### WHAT YOU WILL DO
[A] Translate this sentence from the discussion of coalition deals below into Spanish: "In 2010, Gordon tried to cobble together a coalition before resigning but did not have the numbers."
[B] Retype the part of the discussion of coalition deals between "In 2010, Gordon" and "what it is.", inclusive, without any changes.

### EXERCISE PASSAGE
+ + +

Look lively mate! I said earlier in the thread that I'm sure Labour would have done the same.
Not "would have" done the deal, but "attempted to" do the deal.

In 2010, Gordon tried to cobble together a coalition before resigning but did not have the numbers.

It's no good the SNP carping about this, they could have had a similar deal if they were willing to do a confidence and supply deal. Delivering 35 MPs may have got them a bigger "bung" if that's what it is.



Well in just about every single country which uses PR instead of FPTP then coalition building is the norm with almost all the deals being done in "smoke filled rooms". I would suspect many of those who are holding up their hands in hypocritical horror voted in favour of PR during the previous referendum - which they lost.
Not necessarily, there are countries with PR that have majority governments. Greece, Malta and Spain are examples in Europe off the top of my head.

What referendum on PR? The 2011 referendum offered a choice between first past the post (FPTP), the status quo, and the alternative vote (AV) a preferential majoritarian system.

+ + +

### EXTRACTED DATA
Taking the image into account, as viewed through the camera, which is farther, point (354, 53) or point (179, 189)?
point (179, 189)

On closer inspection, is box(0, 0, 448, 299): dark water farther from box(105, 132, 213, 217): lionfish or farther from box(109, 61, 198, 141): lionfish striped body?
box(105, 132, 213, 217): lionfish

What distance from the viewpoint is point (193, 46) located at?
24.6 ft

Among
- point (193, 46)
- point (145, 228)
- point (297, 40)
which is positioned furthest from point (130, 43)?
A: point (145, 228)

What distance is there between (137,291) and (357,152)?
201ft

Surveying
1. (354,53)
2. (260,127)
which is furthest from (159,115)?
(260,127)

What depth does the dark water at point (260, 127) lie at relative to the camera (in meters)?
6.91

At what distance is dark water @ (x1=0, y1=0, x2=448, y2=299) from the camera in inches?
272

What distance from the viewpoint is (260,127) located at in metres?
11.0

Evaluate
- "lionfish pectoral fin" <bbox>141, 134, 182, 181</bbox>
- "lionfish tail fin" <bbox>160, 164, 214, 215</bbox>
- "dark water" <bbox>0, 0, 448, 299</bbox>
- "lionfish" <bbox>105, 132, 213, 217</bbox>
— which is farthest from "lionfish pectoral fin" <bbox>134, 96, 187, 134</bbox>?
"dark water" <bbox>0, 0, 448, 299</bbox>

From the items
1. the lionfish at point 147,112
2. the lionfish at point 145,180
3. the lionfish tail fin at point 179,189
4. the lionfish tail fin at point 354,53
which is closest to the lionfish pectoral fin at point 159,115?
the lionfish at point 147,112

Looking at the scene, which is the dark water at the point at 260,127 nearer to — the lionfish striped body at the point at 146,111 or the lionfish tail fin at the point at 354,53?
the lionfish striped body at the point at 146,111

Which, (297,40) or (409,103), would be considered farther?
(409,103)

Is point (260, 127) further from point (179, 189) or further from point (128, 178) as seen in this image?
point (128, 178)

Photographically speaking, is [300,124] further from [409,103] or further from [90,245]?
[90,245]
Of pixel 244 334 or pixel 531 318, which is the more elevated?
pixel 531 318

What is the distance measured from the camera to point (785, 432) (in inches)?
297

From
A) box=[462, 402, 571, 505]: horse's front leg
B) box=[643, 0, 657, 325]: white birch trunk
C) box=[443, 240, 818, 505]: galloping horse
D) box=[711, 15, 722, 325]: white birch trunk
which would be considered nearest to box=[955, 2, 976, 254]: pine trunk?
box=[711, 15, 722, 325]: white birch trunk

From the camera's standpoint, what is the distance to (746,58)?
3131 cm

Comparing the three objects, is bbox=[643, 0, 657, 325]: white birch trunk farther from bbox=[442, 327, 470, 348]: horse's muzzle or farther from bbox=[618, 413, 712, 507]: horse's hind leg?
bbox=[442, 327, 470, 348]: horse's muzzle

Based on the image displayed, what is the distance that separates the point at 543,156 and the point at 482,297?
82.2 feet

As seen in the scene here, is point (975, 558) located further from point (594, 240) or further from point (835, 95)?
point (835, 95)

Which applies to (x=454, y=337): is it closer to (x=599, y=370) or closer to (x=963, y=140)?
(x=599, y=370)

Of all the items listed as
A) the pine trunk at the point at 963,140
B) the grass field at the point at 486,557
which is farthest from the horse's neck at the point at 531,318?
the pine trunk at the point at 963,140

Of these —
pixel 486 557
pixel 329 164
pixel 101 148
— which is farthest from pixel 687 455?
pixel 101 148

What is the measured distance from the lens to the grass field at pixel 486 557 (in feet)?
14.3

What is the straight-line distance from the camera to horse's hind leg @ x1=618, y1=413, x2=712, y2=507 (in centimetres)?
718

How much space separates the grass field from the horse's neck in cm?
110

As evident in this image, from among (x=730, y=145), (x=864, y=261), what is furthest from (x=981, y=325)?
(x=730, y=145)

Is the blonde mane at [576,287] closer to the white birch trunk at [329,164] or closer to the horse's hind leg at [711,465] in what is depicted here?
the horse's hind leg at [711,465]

+ + +

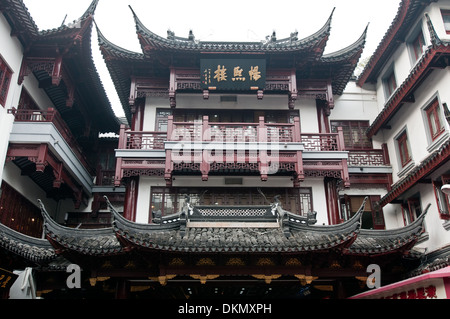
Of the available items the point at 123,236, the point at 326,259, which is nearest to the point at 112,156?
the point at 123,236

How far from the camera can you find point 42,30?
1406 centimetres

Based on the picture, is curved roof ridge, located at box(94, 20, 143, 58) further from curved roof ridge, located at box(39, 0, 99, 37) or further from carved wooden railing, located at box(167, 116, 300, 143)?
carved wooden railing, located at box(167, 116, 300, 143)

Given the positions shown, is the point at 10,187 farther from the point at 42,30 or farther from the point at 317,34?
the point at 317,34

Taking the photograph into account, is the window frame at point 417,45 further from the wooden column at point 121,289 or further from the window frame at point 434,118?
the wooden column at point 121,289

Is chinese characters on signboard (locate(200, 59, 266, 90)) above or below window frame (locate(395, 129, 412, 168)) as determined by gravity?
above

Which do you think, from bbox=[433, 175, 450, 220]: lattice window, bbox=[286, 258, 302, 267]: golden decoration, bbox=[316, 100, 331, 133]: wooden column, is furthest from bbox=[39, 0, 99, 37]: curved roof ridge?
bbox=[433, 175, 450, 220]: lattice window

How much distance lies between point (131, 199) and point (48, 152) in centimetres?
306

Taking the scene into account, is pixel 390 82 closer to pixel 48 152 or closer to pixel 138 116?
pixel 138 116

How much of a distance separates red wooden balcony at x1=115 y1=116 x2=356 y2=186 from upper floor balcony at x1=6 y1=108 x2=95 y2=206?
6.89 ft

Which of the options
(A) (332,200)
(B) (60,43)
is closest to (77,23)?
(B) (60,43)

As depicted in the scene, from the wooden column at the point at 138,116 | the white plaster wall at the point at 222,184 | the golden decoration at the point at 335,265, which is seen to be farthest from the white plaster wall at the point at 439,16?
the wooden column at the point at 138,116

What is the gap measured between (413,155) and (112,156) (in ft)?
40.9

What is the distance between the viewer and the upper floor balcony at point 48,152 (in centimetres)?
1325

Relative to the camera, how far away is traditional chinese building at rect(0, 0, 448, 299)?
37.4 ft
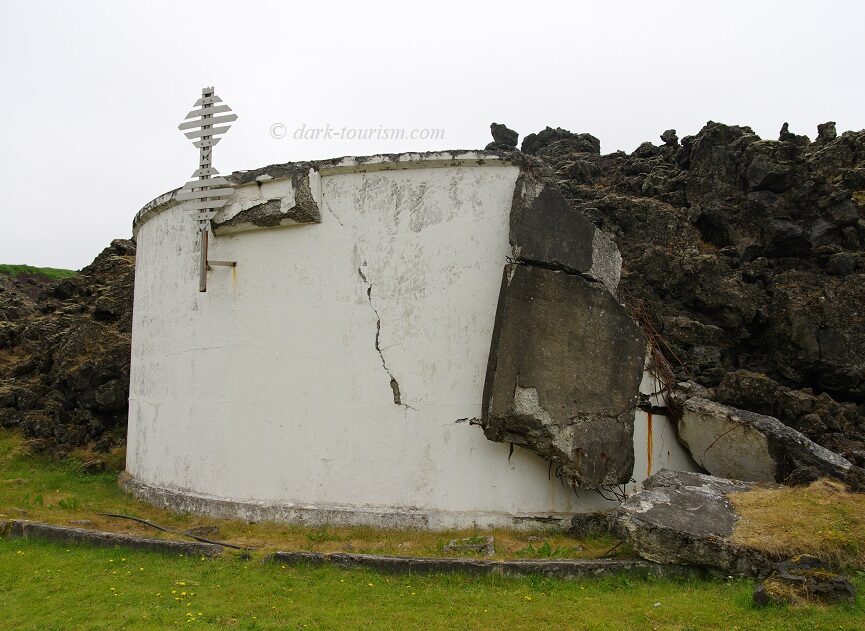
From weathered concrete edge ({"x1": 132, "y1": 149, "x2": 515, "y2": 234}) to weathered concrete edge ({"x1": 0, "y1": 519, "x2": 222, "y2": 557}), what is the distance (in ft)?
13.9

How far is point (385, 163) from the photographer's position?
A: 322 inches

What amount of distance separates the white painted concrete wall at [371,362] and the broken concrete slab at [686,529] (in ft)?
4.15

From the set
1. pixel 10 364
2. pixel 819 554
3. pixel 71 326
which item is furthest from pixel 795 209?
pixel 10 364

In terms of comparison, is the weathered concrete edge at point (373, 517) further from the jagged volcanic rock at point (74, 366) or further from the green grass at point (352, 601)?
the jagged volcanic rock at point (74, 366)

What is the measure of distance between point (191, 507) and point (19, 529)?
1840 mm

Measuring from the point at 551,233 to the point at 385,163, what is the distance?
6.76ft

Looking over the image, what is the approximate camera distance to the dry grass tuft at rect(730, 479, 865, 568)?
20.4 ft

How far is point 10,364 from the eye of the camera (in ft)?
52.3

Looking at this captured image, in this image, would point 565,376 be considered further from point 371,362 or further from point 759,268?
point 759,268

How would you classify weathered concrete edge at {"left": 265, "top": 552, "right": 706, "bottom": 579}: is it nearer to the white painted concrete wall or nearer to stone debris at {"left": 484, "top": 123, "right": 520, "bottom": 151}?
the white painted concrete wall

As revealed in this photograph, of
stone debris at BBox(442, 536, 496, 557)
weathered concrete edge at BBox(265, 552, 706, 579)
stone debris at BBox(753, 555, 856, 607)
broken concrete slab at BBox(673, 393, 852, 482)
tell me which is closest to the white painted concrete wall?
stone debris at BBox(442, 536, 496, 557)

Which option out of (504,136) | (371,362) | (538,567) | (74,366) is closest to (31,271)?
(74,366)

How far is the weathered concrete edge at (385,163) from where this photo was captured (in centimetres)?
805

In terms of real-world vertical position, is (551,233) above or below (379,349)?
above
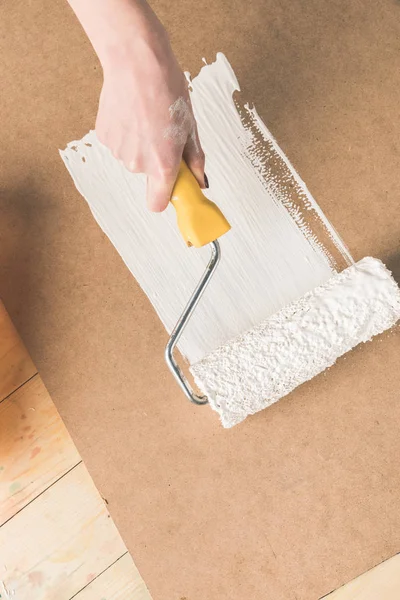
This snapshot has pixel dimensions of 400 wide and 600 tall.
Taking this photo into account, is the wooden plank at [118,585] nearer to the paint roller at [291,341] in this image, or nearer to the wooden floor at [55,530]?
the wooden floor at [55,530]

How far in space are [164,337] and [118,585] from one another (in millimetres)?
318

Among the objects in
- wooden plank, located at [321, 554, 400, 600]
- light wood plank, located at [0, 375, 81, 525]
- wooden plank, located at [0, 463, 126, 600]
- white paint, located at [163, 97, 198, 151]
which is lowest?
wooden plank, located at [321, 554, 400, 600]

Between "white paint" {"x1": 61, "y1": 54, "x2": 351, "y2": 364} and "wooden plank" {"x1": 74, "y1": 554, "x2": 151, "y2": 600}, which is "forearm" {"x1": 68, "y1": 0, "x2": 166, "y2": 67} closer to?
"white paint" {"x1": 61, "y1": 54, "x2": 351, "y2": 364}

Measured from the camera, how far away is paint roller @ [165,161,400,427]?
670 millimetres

+ + +

### OUTPUTS IN ORDER
[A] En 2010, Gordon intentó formar a duras penas una coalición antes de dimitir, pero no tenía los números suficientes.

[B]
In 2010, Gordon tried to cobble together a coalition before resigning but did not have the numbers.

It's no good the SNP carping about this, they could have had a similar deal if they were willing to do a confidence and supply deal. Delivering 35 MPs may have got them a bigger "bung" if that's what it is.